By Eleanor J. Bader
When Republican presidential hopeful Ron Paul, a Texas Congressman, addressed the National Right to Life Committee in June, he told the audience about his friend, former abortion provider Bernard Nathanson. “Nathanson did 65,000 abortions before the ultrasound came out, but when he saw the beating heart, he couldn’t do them anymore,” Paul reported. “If we’re going to end abortion, people have to look at the baby [sic].” Anti-abortionists agree and have introduced mandatory sonogram legislation in state legislatures across the country. Their intent is to force women to view ultrasound footage before having an abortion.
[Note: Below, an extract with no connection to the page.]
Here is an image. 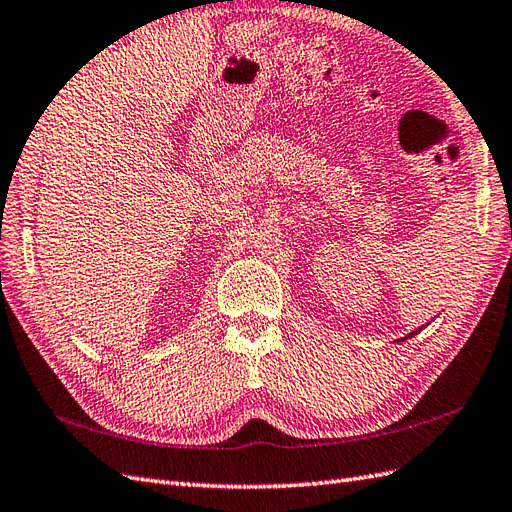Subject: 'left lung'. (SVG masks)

Idaho and Mississippi already impose this requirement and 11 states require abortion providers to apprise patients of their right to see a sonogram if they desire.Sonograms — high-frequency sound waves that float through the amniotic sac, abdomen and pubic cavity to create an image of the fetus and placenta — are routinely used to confirm fetal age and due date, check embryo growth and development, identify ectopic pregnancies and forecast gender. They are performed by obstetricians, gynecologists and abortion providers five to six weeks after a woman’s last menstrual period. In addition, nearly one quarter of the country’s approximately 3,000 Crisis Pregnancy Centers use them to harangue women into carrying their pregnancies to term.
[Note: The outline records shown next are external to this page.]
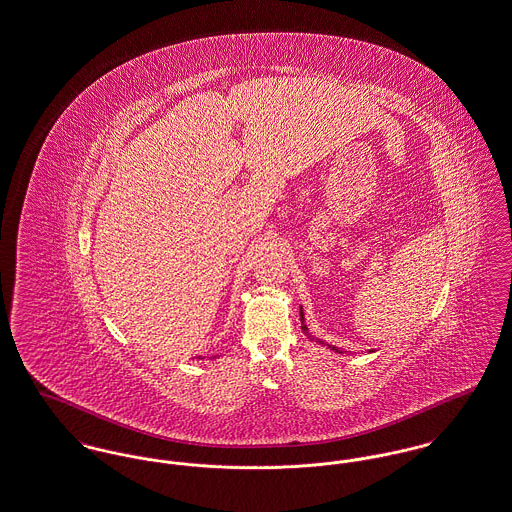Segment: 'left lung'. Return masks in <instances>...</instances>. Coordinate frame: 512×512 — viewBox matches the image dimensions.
<instances>
[{
  "mask_svg": "<svg viewBox=\"0 0 512 512\" xmlns=\"http://www.w3.org/2000/svg\"><path fill=\"white\" fill-rule=\"evenodd\" d=\"M300 319H301V329H303V331H305V334H307V327H305V325H303V313H301ZM319 342H321V340H319ZM321 344H323V342H321ZM327 346H329V344H327ZM329 348H332V350H334V352H338V354H342V352H340V350H338V348H336V346H329Z\"/></svg>",
  "mask_w": 512,
  "mask_h": 512,
  "instance_id": "8db88e82",
  "label": "left lung"
}]
</instances>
As those opposed to abortion see it, once a woman views the fetus, she will be unable to end its life. Richard Land, Ethics and Religious Liberty Commissioner of the conservative Southern Baptist Convention, is widely credited for popularizing this idea. “If wombs had windows,” he says, “people would be much more reticent to abort babies because they would be forced to confront the evident humanity of the baby from very early gestation onward. Pregnant mothers who see their babies on sonograms are far more likely to carry their babies to term.”
Not true, say abortion providers. Instead, they see the campaign as little more than guilt-mongering and charge that it infantilizes women because it assumes that they have no understanding of what they are about to do when they enter a clinic. “Look,” says Peg Johnston, director of Southern Tier Women’s Services in Vestal, New York, “women are not always clear about the stages of fetal development, but they always know that if they don’t have an abortion they will have a kid. Of course they know this is about life. Seeing a sonogram may make them feel bad, but they will still have their abortions and then go home and continue their lives.”
Equally insidious, Johnston continues, is the fact that mandatory ultrasounds intrude into the relationship between doctor and patient. “In our field the relationship between the woman and her physician is everything. If providers have to do ultrasounds, they will, but the doctor will be sure to say, ‘The state requires me to show you X, Y and Z.’ They will distance themselves from the requirement to preserve their relationship with the patient.”
Cristina Page, author of How the Pro-Choice Movement Saved America, likens the requirement to taunting since virtually all clinics already allow a woman who wishes to see a sonogram to do so. “If seeing an ultrasound before an abortion becomes required, so should telling the woman that an embryo/fetus cannot feel pain before the twentieth week of pregnancy,” she says.
What’s more, Page says that forcing women who are terminating pregnancies due to developmental abnormalities —often not discovered until late in the second trimester — to view fetal images amounts to vindictive cruelty. While she believes that “more information is always a good thing,” she says that forcing ultrasounds on women is unnecessary.
Not surprisingly, the American Medical Association, the American Public Health Association, the American College of Obstetricians and Gynecologists, and the American Medical Women’s Association oppose forcing women to view the fetus. They argue that the test should be used as a medical tool, not a political sledgehammer. Nonetheless, they — as well as abortion clinics and their allies — expect numerous fights on this issue during the 2007-2008 legislative session. Once more, two distinct worldviews will face off. Time will tell whether the law will opt to treat women as capable decision makers or, like Ron Paul and Richard Land, will treat them like children in need of protection, mindless souls who know not what they do.